Длинную яму в торфе мы устилаем шинелями. Опускаем их туда по очереди, кладем рядом, плечом к плечу. И сверху укрываем шинелями, с головой. Смотрим в серое небо. Потом лопатами и руками, коленями сталкиваем на них рыхлую бурую землю…
Стоим, сбившись в кучу, над длинной, метров сорок, могилой. От косогора спускается группа пленных с охраной, как видно, вытаскивать отсюда своих. Им кричат предостерегающе сверху, и они поспешно возвращаются. В стороне валяется еще одна шинель. Это наша, серая, с оборванным хлястиком. Кто-то берет ее и накрывает сверху насыпь, старательно расправляет полы. Шинель порвана и прострелена в нескольких местах. Почему-то не дождь, а белая жесткая крупа сыплется с неба. И торф постепенно белеет вокруг. Никитин смотрит на меня, снимает автомат с предохранителя. Все мы отставляем от себя автоматы и без команды начинаем палить в посветлевшее небо. Мы палим беспрестанно, перезаряжая и выстреливая один за другим оставшиеся диски и магазины. У кого-то сохранилась граната, и он бросает ее в сторону перевернутой вагонетки. Вагонетка подпрыгивает и остается лежать на том же месте. С косогора и с нашей стороны люди смотрят на нас…
Темно уже и сухие снежинки тают, не долетая до костра. Он разгорается все сильнее, освещая развалины. Мы тесно сидим вокруг, и Бухгалтер разливает нам спирт из желтой канистры.

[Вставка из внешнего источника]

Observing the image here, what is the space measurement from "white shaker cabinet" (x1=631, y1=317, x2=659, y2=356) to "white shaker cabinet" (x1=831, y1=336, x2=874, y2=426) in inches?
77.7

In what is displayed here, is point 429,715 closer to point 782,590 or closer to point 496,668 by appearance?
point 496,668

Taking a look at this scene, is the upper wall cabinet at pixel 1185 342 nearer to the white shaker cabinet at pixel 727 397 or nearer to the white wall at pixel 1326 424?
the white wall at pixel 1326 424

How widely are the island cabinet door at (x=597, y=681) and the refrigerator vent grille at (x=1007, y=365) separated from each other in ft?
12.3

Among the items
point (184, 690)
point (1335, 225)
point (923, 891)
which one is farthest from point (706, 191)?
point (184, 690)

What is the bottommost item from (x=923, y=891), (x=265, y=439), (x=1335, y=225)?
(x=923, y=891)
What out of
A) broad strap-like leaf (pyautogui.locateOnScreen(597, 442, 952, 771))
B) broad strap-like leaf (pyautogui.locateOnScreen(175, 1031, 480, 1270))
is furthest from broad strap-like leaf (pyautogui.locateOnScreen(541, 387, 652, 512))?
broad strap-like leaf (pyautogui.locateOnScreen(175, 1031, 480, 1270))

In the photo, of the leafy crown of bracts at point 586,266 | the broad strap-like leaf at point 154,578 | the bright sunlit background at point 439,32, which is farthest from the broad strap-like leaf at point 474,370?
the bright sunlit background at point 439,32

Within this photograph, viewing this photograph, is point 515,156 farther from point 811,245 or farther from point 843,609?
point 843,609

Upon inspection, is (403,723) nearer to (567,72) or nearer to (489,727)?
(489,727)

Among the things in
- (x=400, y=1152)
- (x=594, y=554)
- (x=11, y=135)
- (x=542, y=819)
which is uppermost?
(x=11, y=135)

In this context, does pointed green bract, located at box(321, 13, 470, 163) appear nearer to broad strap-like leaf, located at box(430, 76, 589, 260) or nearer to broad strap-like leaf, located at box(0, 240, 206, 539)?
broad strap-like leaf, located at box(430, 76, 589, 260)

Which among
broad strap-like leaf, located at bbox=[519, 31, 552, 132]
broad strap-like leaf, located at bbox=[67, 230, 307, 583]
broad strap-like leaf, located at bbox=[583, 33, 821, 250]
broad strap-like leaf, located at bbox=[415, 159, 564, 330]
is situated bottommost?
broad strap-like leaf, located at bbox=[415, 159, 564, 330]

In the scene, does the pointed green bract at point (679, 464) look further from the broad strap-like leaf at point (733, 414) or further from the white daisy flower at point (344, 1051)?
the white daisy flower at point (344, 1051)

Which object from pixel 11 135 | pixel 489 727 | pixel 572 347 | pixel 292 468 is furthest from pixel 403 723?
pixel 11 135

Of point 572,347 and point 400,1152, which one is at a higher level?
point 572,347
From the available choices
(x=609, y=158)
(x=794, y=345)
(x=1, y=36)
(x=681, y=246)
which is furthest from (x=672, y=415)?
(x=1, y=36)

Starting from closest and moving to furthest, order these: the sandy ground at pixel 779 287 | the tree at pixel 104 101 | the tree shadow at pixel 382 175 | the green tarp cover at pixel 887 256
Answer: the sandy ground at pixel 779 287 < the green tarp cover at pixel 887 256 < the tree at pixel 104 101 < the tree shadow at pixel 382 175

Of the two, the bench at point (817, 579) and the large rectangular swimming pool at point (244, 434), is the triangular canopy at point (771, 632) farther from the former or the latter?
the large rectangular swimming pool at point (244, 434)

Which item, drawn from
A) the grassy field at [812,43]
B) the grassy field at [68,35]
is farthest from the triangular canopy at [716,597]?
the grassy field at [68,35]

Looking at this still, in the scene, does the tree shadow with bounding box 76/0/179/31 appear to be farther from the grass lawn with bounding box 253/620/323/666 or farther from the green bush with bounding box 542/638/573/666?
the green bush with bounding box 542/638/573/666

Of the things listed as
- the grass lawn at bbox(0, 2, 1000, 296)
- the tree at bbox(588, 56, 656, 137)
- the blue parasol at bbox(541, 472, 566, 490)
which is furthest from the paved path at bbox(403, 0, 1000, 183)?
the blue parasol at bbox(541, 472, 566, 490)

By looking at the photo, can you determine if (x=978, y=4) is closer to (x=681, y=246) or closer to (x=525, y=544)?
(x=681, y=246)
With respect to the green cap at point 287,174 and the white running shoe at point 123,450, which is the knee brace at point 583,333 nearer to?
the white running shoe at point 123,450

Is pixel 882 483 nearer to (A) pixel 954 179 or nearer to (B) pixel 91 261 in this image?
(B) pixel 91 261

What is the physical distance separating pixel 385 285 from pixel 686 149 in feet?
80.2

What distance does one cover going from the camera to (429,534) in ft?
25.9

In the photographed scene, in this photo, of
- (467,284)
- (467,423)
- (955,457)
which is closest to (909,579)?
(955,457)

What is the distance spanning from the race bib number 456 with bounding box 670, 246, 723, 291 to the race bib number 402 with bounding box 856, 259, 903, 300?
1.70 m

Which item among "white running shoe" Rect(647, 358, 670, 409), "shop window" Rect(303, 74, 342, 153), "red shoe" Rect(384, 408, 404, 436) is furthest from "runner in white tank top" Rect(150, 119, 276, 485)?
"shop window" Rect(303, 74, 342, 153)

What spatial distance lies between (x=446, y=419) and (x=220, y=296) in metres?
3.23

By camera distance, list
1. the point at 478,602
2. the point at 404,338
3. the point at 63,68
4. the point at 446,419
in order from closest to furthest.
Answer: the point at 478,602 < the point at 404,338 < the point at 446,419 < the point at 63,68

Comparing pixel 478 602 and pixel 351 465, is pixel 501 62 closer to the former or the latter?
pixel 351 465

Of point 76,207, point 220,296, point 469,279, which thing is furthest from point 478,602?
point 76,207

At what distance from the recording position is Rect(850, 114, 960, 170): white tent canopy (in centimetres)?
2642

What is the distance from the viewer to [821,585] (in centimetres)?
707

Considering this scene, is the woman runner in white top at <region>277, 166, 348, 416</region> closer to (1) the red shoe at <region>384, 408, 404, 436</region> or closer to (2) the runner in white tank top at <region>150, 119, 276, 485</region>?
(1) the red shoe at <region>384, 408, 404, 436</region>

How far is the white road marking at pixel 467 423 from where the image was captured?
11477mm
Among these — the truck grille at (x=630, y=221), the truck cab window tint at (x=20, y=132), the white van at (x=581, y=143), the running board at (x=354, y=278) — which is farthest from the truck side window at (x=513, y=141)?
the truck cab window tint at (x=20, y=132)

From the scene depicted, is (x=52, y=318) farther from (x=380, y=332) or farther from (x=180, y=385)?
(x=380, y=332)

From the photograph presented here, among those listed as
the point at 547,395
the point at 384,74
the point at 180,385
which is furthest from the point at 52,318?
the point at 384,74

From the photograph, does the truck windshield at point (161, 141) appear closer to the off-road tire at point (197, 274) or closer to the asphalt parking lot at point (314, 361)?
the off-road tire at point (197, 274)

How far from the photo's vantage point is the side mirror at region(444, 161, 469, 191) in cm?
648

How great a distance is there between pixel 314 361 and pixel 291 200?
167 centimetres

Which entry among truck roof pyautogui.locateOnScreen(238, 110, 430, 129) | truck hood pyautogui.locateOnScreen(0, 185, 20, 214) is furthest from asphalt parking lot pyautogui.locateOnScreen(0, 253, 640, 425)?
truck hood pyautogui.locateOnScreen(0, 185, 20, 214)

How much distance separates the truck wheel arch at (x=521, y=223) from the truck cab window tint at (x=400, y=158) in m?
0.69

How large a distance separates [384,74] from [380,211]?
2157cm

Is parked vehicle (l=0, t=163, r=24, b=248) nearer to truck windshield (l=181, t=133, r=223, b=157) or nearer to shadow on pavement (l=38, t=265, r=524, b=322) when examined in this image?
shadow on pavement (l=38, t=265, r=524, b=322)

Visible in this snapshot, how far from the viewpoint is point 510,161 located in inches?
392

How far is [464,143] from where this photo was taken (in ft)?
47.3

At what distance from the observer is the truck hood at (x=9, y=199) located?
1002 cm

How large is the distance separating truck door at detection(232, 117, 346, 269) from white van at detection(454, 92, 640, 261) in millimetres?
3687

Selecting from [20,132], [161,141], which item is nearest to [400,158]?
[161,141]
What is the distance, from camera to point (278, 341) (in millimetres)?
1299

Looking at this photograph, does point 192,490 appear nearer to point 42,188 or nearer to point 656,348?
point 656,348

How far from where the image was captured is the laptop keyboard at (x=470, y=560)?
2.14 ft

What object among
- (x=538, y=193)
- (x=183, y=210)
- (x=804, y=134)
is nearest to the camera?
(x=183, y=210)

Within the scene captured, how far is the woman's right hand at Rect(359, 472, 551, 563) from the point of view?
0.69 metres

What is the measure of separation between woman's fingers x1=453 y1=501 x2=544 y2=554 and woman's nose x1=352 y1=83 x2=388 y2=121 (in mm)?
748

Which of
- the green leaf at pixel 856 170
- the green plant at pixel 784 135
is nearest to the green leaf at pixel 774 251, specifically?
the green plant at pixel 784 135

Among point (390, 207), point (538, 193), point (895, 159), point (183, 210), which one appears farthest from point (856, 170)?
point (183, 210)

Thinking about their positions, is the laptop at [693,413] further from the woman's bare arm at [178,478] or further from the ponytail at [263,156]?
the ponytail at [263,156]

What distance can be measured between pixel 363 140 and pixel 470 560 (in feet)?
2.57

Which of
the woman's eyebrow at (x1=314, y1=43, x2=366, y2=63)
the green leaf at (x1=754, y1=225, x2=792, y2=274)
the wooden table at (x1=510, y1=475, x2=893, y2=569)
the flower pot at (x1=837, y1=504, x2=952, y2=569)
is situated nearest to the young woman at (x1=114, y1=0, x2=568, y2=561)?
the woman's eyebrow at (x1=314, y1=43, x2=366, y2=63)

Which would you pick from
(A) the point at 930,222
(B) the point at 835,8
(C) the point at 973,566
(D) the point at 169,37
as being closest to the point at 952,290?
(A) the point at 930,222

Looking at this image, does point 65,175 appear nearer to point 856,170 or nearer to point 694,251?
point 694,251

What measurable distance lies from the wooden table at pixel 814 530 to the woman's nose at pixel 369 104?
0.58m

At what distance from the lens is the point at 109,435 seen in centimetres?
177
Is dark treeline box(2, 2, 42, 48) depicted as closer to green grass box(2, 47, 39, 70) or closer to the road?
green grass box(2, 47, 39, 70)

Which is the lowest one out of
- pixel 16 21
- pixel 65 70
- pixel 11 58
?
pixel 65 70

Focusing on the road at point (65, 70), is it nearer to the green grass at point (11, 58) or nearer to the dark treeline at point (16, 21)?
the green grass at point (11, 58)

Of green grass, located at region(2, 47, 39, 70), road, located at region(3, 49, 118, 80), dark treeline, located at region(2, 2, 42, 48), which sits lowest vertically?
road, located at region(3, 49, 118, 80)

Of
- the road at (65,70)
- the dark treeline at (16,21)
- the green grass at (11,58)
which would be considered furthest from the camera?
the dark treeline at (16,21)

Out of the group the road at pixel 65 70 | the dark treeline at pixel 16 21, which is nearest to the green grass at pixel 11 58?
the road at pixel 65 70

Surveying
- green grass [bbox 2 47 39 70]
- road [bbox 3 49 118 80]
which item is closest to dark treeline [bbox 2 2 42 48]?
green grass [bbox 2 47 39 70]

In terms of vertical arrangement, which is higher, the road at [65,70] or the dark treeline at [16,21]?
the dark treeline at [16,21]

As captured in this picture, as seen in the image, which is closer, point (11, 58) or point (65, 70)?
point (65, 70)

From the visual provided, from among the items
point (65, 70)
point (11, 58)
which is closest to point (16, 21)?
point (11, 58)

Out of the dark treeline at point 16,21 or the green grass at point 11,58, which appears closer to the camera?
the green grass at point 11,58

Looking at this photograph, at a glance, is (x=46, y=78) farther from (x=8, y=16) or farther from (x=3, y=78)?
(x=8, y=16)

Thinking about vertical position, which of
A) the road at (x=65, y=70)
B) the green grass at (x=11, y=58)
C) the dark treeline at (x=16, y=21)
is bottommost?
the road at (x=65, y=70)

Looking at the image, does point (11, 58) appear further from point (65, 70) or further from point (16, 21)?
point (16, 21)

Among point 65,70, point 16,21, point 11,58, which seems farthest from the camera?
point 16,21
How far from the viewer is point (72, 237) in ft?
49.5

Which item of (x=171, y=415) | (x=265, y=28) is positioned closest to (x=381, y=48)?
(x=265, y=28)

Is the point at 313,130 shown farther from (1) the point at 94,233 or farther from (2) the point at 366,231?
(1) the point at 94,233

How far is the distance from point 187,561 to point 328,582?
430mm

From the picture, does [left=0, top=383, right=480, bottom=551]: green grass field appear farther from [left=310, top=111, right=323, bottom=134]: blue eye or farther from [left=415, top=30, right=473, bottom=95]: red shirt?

Всего у нас вдоволь: спирта, еды, посуды — на целую роту. Никому не добраться до нас, мы одни тут. Кто-то находит еще диски и бьет очередями в черное небо, откуда сыплется белый снег…
Ходим мы сами по себе, и никому нет дела до нас. В окопах наверху, где сидели те, в суконных гимнастерках, теперь пусто. Только гильзы и рваные тряпки валяются по земле. И за лесом, где было их хозяйство, никого уже нет. Несколько человек лишь осталось в штабе и старшина при складе.
Того старшины, что доставлял нам воду и консервы, тоже нет. Наши пацаны живут одни в пустой казарме — той самой, где когда-то сидели мы перед уходом. Старшина при складе, здоровый, крепкий, в хромовых сапогах, без слов выдает нам консервы. Хлеба только нет, и мы едим мясо, выбрасывая из банок жир. Худая черная собака из деревни подбирает и глотает все после нас.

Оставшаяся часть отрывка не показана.